Tenho um amigo viciado em youtube - pelo menos era viciado até pouco tempo. Outro dia, durante uma conversa, perguntei se ele estava participando do boicote à Cicarelli. A resposta foi:
- Pô, Carol! Boicotar uma gostosa dessas?

Ufa! Fiquei aliviada. Ainda há vantagens em ser gostosa.
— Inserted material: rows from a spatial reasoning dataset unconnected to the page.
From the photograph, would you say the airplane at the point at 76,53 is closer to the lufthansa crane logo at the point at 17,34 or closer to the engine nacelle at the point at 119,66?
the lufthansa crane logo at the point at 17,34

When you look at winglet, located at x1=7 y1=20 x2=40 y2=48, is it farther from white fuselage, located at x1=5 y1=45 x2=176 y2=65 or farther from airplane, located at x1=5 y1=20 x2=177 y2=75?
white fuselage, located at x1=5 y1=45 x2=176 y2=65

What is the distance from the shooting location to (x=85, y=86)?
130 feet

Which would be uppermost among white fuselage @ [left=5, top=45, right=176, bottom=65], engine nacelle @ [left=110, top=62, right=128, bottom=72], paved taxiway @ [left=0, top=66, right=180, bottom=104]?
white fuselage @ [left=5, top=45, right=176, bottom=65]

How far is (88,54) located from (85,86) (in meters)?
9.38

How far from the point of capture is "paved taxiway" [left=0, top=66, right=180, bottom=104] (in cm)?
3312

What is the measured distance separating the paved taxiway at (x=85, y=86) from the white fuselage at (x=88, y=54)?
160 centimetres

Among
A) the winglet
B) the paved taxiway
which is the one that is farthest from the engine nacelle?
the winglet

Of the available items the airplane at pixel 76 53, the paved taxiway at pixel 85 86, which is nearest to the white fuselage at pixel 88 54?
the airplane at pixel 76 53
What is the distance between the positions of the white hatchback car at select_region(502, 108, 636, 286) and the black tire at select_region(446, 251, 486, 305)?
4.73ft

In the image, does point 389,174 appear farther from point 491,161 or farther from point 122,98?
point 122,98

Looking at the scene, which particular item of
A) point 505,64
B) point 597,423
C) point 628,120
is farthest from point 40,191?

sexta-feira, 12 de janeiro de 2007

Check-list

Quando o ano começar eu pretendo:

- tomar mais água;
- rir mais;
- dormir menos;
- engordar 2 quilos (não, não é piada);
- estudar mais (ai, ai, ai...);
- trocar o computador por um livro ou um filme;
- trocar os abraços virtuais pelos presenciais;
- deixar o motor do carro esfriar na garagem (não prometo trocar o elevador pela escada porque são 12 andares!);
- levar o inglês a sério;
- aceitar os elogios (e acreditar neles, independentemente de serem verdadeiros ou não);
- ouvir menos, escutar mais;
- me criticar menos e me aceitar mais;
- ser mais cara de pau (opa! não esperei nem o ano começar...);
- começar o ano em Salvador? Atrás do trio?? Hum... quem sabe... Ainda tenho pouco mais de um mês para decidir onde começar o ano.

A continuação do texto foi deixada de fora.